Consigne écrite 1
Dans le billet sur La Poursuite de l'amour, relevez toutes les sœurs de Nancy Mitford désignées par leur prénom.
Consigne écrite 2
Poursuivez le billet sur La Poursuite de l'amour à la suite de sa dernière phrase.

Texte affiché
« La Poursuite de l’amour » Nancy MITFORD – Mois Anglais

mitford poursuiteQuand je me suis inscrite au Mois Anglais, mon intention était de sortir de ma PAL des romans anglais en sommeil depuis trop longtemps. Je fus le cas pour Emma et c’est aussi le cas pour ce roman de Nancy Mitford, acheté en novembre 2011. Avant de parler du roman, il faut dire quelques mots sur Nancy Mitford. Elle appartenait à l’aristocratie anglaise. Née en 1904, elle fait partie d’une fratrie comprenant 6 filles et un garçon. Parmi les sœurs de Nancy, deux furent, pendant la Seconde Guerre Mondiale, du côté d’Hitler, Diana et Unity qui s’engagea dans le Pari Nazi, tandis que Jessica appartenait au Parti Communiste et rejoignit l’Espagne pour lutter contre Franco ; Pamela s’investit essentiellement dans la cause animale. Nancy, quant à elle, plutôt de gauche, se consacra à une vie mondaine entre les deux guerres, elle rédigea un manuel sur le snobisme anglais (merci Wikipedia) et se consacra bien sûr à l’écriture de romans et de biographies.

Ce préambule me paraît intéressant pour aborder La Poursuite de l’amour. Non qu’il faille connaître la vie des auteurs pour comprendre leur œuvre, mais elle peut parfois donner un petit éclairage.

Dans ce court roman, Fanny raconte la vie de sa cousine, Linda, depuis leur enfance jusqu’à la fin de la Seconde Guerre Mondiale. Fanny fut élevée par sa tante, sa mère surnommée la Trotteuse, peu maternelle et courant après les hommes, ne s’intéressait guère à elle. Elle passait ses vacances dans la vaste demeure d’Alconleigh, chez son Oncle Matthew, où elle retrouvait ses cousines dont Linda. La maison bruissait de mille cris, de conversations diverses, de disputes tonitruantes, on buvait le thé, partait à la chasse, etc. Les nombreux enfants d’oncle Matthew et de tante Sadie rappellent la fratrie de Nancy Mitford.

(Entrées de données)
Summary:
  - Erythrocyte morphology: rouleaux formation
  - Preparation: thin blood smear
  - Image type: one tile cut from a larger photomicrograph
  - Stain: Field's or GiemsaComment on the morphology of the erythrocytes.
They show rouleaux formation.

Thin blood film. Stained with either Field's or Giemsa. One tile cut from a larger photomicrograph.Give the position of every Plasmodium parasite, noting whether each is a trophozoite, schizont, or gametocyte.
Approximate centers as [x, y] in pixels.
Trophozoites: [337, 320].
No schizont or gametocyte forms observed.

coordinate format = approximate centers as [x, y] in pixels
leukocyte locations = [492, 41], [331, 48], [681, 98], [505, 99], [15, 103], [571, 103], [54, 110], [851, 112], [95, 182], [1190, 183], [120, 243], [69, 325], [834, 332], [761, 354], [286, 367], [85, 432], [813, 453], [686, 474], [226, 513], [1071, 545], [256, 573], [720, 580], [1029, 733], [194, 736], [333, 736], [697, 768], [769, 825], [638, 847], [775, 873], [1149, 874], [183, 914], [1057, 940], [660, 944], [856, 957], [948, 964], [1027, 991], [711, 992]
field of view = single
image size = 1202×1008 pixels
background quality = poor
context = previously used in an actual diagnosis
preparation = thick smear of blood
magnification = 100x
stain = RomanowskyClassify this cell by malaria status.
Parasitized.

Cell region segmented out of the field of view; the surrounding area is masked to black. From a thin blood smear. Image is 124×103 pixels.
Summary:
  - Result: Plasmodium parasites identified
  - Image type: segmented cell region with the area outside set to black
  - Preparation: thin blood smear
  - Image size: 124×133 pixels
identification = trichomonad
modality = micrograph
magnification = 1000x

Réponse 1
Diana, Unity, Jessica et Pamela.

Réponse 2
Bien que très différentes, Fanny et Linda eurent une amitié réelle. Nous apprendrons quelques éléments de la vie de Fanny, mais l’accent est vraiment mis sur Linda. D’esprit romanesque, Linda cherche l’amour, le vrai. Fanny est donc à la fois le témoin, la confidente et la narratrice de cette poursuite de l’amour. Le portrait qui se dessine de Linda la montre quelque peu superficielle, boudeuse dès l’enfance si elle n’obtient pas ce qu’elle veut, mondaine. C’est une femme des années 30 qui m’a fait penser à la fois aux personnages de Nemirovsky mais aussi, en quelque sorte et bien que d’une époque différente, à ceux de Françoise Sagan. Une femme qui ne se réalise que par l’amour d’un homme, qui en est dépendante. Plusieurs hommes en effet vont croiser la vie de Linda, deux maris, un amant, mais aussi des figures paternelles importantes qui vont tenter d’influer sur sa personnalité : son père tout d’abord, mais aussi Lord Merlin ou encore son oncle par alliance. Hormis Fanny, Linda fut une femme essentiellement entourée d’hommes.

Cette attente de l’amour va conditionner sa vie et lui faire commettre bien des erreurs. Parallèlement à cette quête qui paraît impossible, et la dernière phrase du roman est finalement peu optimiste, se lit dans ce roman l’histoire avec un grand H. Nancy Mitford dresse un panorama de la société anglaise : l’aristocratie d’un côté avec la famille de Linda et Nancy (la vie mondaine, la saison des bals à Londres), mais aussi la bourgeoisie d’affaires à travers les Kroesig et Tony, le premier mari de Linda : Les seules qualités intellectuelles qui méritaient leur estime étaient celles qui permettaient de faire de l’argent en quantité substantielle (p.109). Dans la deuxième partie du roman, Nancy Mitford évoque également la situation des Espagnols ayant fui Franco avant la guerre, mais aussi la Seconde Guerre Mondiale : le Général de Gaulle à Londres, les résistants, les bombardements sur Londres, les rationnements mais tout cela perçu du point de vue de Linda, c’est-à-dire un point de vue très distancié et romanesque.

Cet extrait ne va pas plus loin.